Monday, February 05, 2007

Rule independence in the openings

It's time to start studying openings again. Not to the exclusion of all else, not even more than all else. After three weeks of not studying openings at all, after focusing on general "rules" for opening play, I have gotten worse in the openings. And I am taking more time to make my moves. What a useful combination!

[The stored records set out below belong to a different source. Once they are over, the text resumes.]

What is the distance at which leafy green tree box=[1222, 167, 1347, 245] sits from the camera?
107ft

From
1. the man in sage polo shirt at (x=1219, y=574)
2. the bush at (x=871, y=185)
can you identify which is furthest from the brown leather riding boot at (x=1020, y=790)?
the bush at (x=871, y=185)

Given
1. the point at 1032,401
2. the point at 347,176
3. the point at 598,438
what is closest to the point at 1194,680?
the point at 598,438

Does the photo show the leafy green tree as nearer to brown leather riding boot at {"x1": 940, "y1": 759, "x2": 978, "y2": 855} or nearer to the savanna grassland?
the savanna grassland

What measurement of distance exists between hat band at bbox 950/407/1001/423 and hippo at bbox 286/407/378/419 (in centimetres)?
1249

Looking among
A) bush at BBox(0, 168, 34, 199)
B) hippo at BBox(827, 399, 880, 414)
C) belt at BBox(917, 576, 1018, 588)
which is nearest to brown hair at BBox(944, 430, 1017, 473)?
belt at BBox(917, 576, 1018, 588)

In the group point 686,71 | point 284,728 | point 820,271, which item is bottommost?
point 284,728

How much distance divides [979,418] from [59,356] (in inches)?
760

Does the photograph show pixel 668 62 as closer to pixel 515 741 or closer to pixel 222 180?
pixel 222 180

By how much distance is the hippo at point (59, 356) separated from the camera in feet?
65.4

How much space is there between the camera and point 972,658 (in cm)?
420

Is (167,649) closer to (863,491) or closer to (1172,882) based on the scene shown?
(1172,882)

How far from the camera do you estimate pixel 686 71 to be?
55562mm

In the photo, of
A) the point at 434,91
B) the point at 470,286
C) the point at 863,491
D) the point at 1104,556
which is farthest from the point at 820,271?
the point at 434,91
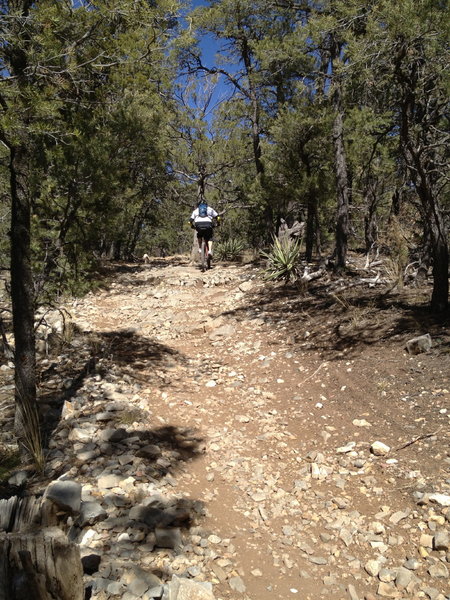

John Watson, in Secrets of Modern Chess Strategy talks about how the GMs constantly break the classical "rules" of chess when the situation demands it. E.g., it is sometimes the best move is to put a knight on the edge, to move a piece twice in the opening, or to give up the right to castle. He describes this situation-responsive play as 'rule independence.' And that's what intelligent chess is: it is the formation of a plan based on an evaluation of the concrete position in front of you. Paraphrasing Patrick, the rules (and patterns) merely suggest plans, but concrete analysis tells you what the best move is, what plan should be followed.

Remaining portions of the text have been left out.